'Ersatz Landen' — Reclaimed Land and the Painted Surface
- peter corr
- Aug 31, 2021
- 2 min read
Updated: May 31
The title of this painting combines the German word 'ersatz' — meaning substitute or replacement — with the Dutch word 'landen', meaning to land or to arrive. Together, they refer to the Fenland landscape itself: a substitute land, a replacement for the water that once covered it, a terrain that has been made rather than found. The Fens are, in this sense, an artificial landscape — one that exists only because of centuries of human effort to hold back the water.
Reclaimed Land
The reclamation of the Fenlands is one of the great engineering achievements of British history. Beginning in earnest in the seventeenth century, the draining of the Fens transformed a vast expanse of water and marsh into some of the most productive agricultural land in England. The process involved the construction of hundreds of miles of dykes and drains, the installation of pumping stations, and the constant maintenance of a system that is always under pressure from the water it holds back.

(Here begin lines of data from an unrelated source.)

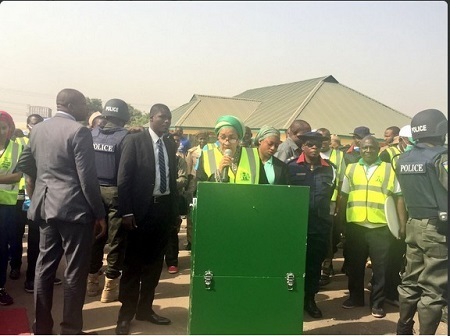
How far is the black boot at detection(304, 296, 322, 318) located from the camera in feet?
13.8

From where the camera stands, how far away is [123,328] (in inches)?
143

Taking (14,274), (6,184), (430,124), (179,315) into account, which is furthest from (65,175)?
(430,124)

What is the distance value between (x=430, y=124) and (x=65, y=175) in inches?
118

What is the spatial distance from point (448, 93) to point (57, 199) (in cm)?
294

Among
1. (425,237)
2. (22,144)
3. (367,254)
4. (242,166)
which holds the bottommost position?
(367,254)

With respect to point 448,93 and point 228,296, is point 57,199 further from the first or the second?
point 448,93

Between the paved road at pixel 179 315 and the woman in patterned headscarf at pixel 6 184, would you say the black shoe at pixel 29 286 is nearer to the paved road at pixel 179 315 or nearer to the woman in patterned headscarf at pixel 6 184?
the paved road at pixel 179 315

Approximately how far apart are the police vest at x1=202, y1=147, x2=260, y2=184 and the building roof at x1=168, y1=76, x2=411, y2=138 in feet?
85.3

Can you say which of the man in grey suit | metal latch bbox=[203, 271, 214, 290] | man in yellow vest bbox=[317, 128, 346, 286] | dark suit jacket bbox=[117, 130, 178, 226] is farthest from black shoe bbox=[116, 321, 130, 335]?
man in yellow vest bbox=[317, 128, 346, 286]

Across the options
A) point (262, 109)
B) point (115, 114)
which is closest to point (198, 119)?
point (262, 109)

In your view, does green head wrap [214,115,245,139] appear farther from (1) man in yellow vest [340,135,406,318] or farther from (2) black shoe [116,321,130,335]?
(2) black shoe [116,321,130,335]

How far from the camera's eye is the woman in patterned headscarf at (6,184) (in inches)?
162

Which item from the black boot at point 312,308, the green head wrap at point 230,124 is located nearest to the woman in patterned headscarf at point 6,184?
the green head wrap at point 230,124

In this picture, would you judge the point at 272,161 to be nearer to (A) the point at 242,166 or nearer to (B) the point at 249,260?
(A) the point at 242,166
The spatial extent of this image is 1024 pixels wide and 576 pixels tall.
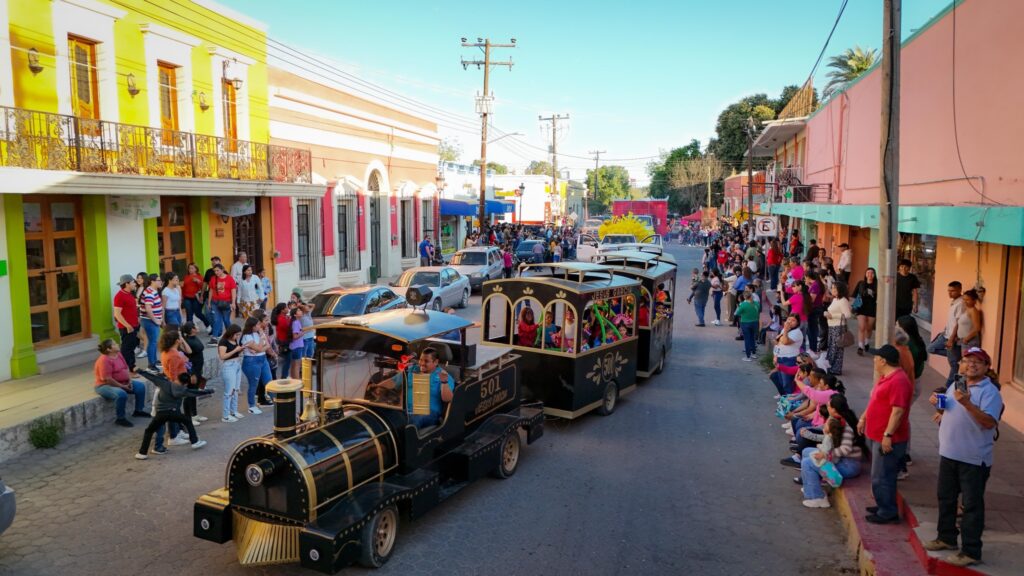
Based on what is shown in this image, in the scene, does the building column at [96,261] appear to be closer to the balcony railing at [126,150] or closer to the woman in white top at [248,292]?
the balcony railing at [126,150]

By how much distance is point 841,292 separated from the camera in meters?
11.6

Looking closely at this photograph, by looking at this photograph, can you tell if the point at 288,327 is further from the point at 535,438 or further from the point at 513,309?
the point at 535,438

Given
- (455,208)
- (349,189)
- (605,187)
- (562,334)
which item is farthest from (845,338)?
(605,187)

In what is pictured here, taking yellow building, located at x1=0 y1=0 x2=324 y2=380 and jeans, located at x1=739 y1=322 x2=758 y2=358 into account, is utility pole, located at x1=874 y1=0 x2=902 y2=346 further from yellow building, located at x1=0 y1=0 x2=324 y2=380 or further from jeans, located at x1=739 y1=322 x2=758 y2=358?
yellow building, located at x1=0 y1=0 x2=324 y2=380

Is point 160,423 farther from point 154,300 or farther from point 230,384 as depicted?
point 154,300

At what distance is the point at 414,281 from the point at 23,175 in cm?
1006

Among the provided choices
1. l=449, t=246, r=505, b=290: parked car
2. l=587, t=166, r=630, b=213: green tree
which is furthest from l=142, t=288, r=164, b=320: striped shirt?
l=587, t=166, r=630, b=213: green tree

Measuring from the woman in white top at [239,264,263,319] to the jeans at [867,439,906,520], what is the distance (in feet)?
40.0

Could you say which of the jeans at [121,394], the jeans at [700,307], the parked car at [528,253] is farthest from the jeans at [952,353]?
the parked car at [528,253]

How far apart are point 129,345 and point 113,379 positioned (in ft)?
6.50

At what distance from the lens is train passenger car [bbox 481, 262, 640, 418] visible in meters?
10.2

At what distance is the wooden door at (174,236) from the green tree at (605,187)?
98.4 m

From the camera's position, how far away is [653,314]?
12844 millimetres

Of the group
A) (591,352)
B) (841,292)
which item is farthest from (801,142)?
(591,352)
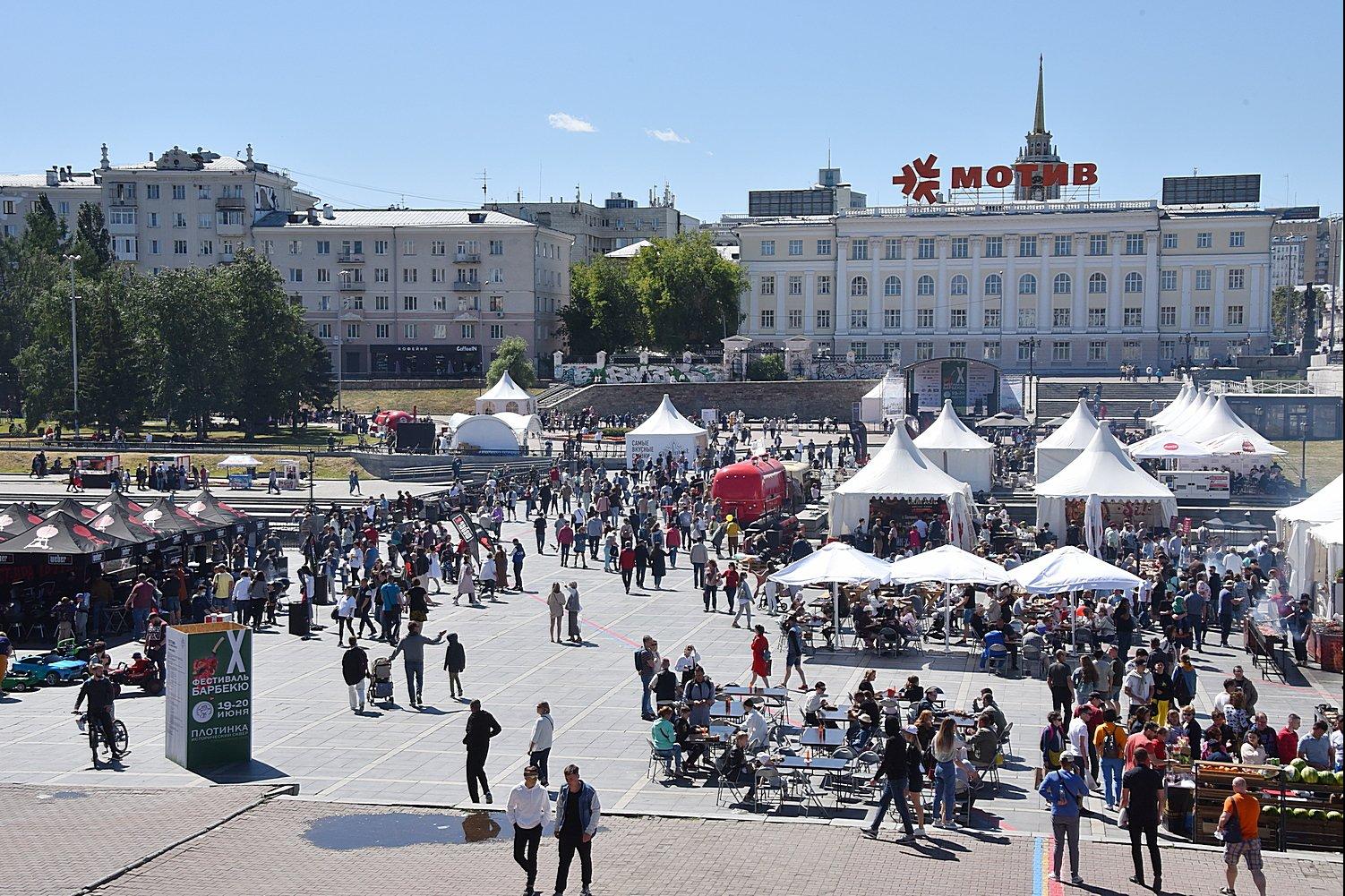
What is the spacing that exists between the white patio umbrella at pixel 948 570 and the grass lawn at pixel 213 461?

The landscape that resulted is, in a very real sense, a painted surface: a flat, worked terrain that carries the evidence of its own making in every aspect of its form. The straight lines of the drains, the geometric divisions of the fields, the raised embankments that define the horizon — all of these are marks made by human hands on the surface of the earth.
The Painting
'Ersatz Landen' was made in oil and cold wax on canvas, with a surface that attempts to hold something of the Fenland's particular quality — its flatness, its exposure, its sense of being a made thing rather than a natural one. The palette is earthy and restrained, drawing on the colours of the Fenland soil and sky, and the composition is horizontal, reflecting the flatness of the terrain.